| Exercise inputs |
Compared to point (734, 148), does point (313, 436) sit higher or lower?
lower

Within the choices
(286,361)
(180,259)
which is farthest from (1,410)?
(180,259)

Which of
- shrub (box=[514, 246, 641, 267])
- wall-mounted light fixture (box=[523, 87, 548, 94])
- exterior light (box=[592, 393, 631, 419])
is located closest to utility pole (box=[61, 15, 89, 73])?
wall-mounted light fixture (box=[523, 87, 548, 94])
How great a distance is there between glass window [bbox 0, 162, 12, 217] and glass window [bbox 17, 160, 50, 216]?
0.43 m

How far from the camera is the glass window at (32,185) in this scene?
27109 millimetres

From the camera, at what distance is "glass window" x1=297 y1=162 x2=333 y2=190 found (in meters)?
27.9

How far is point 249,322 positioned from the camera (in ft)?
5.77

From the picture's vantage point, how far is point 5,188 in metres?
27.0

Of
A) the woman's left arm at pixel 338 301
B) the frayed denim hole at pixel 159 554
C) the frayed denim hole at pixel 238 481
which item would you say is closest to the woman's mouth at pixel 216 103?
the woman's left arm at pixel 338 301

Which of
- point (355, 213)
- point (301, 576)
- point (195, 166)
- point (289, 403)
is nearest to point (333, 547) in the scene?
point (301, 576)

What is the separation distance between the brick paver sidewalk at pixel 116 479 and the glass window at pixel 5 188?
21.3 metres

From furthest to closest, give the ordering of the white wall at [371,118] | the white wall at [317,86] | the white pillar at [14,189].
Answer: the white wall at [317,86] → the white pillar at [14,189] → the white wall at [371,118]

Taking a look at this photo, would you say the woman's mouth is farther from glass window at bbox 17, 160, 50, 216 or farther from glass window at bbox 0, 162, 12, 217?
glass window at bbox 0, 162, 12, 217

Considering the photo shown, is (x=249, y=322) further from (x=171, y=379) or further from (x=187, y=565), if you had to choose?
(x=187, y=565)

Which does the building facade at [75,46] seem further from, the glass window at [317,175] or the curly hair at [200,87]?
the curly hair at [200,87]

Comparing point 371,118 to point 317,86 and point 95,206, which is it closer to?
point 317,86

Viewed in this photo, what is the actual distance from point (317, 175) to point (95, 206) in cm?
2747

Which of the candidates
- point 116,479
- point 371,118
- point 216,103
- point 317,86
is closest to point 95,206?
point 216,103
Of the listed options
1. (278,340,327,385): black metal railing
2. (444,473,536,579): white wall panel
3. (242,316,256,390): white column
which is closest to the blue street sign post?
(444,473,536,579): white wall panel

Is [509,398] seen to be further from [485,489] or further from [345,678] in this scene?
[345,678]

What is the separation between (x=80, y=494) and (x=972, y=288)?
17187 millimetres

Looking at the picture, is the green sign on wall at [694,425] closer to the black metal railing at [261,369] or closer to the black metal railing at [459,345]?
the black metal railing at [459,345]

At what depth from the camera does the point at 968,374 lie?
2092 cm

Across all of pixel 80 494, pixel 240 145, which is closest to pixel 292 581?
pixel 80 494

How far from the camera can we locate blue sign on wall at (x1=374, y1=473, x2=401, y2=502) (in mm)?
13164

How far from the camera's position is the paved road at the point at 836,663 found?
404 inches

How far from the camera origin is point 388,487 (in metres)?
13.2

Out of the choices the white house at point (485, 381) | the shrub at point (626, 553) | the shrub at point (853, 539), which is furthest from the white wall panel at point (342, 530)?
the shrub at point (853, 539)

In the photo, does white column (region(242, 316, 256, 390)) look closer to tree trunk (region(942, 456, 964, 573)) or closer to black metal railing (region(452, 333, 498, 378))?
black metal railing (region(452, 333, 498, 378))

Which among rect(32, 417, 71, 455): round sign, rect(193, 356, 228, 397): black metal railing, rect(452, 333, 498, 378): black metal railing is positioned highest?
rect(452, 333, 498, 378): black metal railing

| What is asked |
Please reproduce all of the entries exactly as they stand.

| Result for this task |
Compared to point (734, 148), does point (313, 436) sit higher or lower?
lower

Within the choices
(286,361)
(180,259)
which is farthest from (1,410)?
(180,259)

Which of
- shrub (box=[514, 246, 641, 267])
- wall-mounted light fixture (box=[523, 87, 548, 94])
- exterior light (box=[592, 393, 631, 419])
is located closest to utility pole (box=[61, 15, 89, 73])?
wall-mounted light fixture (box=[523, 87, 548, 94])
How great a distance is there between glass window [bbox 0, 162, 12, 217] and glass window [bbox 17, 160, 50, 216]?
0.43 m

How far from the camera is the glass window at (32,185) in this scene?
27109 millimetres

From the camera, at what distance is "glass window" x1=297 y1=162 x2=333 y2=190 found (in meters)?
27.9

How far is point 249,322 positioned from the camera (in ft)?
5.77

From the picture's vantage point, how far is point 5,188 in metres?
27.0

Of
A) the woman's left arm at pixel 338 301
B) the frayed denim hole at pixel 159 554
C) the frayed denim hole at pixel 238 481
which item would you say is closest to the woman's mouth at pixel 216 103?
the woman's left arm at pixel 338 301

Which of
- point (355, 213)
- point (301, 576)
- point (195, 166)
- point (289, 403)
is nearest to point (333, 547) in the scene?
point (301, 576)

What is the separation distance between the brick paver sidewalk at pixel 116 479 and the glass window at pixel 5 188?
21.3 metres

From furthest to closest, give the ordering of the white wall at [371,118] | the white wall at [317,86] | the white pillar at [14,189].
Answer: the white wall at [317,86] → the white pillar at [14,189] → the white wall at [371,118]

Taking a look at this photo, would you say the woman's mouth is farther from glass window at bbox 17, 160, 50, 216 or farther from glass window at bbox 0, 162, 12, 217?
glass window at bbox 0, 162, 12, 217

Considering the photo shown, is (x=249, y=322) further from (x=171, y=379) or further from (x=187, y=565), if you had to choose?
(x=187, y=565)

Which does the building facade at [75,46] seem further from, the glass window at [317,175] or the curly hair at [200,87]?
the curly hair at [200,87]

Comparing point 371,118 to point 317,86 and point 95,206, which is it closer to?
point 317,86

Viewed in this photo, what is the actual distance from point (317, 175) to point (95, 206) in cm?
2747

Which of the candidates
- point 116,479
- point 371,118
- point 216,103
- point 317,86
is closest to point 95,206?
point 216,103
Of the listed options
1. (278,340,327,385): black metal railing
2. (444,473,536,579): white wall panel
3. (242,316,256,390): white column
which is closest to the blue street sign post?
(444,473,536,579): white wall panel

Is [509,398] seen to be further from [485,489] or further from [345,678] in this scene?
[345,678]

What is the separation between (x=80, y=494) and (x=972, y=288)?
17187 millimetres

Looking at the picture, is the green sign on wall at [694,425] closer to the black metal railing at [261,369] or closer to the black metal railing at [459,345]?
the black metal railing at [459,345]

At what depth from the camera does the point at 968,374 lie?
2092 cm

Across all of pixel 80 494, pixel 240 145, which is closest to pixel 292 581?
pixel 80 494

How far from the camera can we locate blue sign on wall at (x1=374, y1=473, x2=401, y2=502) (in mm)?
13164

How far from the camera's position is the paved road at the point at 836,663 found?
404 inches

How far from the camera origin is point 388,487 (in metres)?
13.2

Out of the choices the white house at point (485, 381) | the shrub at point (626, 553) | the shrub at point (853, 539), which is furthest from the white wall panel at point (342, 530)?
the shrub at point (853, 539)

In the photo, does white column (region(242, 316, 256, 390)) look closer to tree trunk (region(942, 456, 964, 573)) or closer to black metal railing (region(452, 333, 498, 378))?
black metal railing (region(452, 333, 498, 378))

Which among rect(32, 417, 71, 455): round sign, rect(193, 356, 228, 397): black metal railing, rect(452, 333, 498, 378): black metal railing is positioned highest?
rect(452, 333, 498, 378): black metal railing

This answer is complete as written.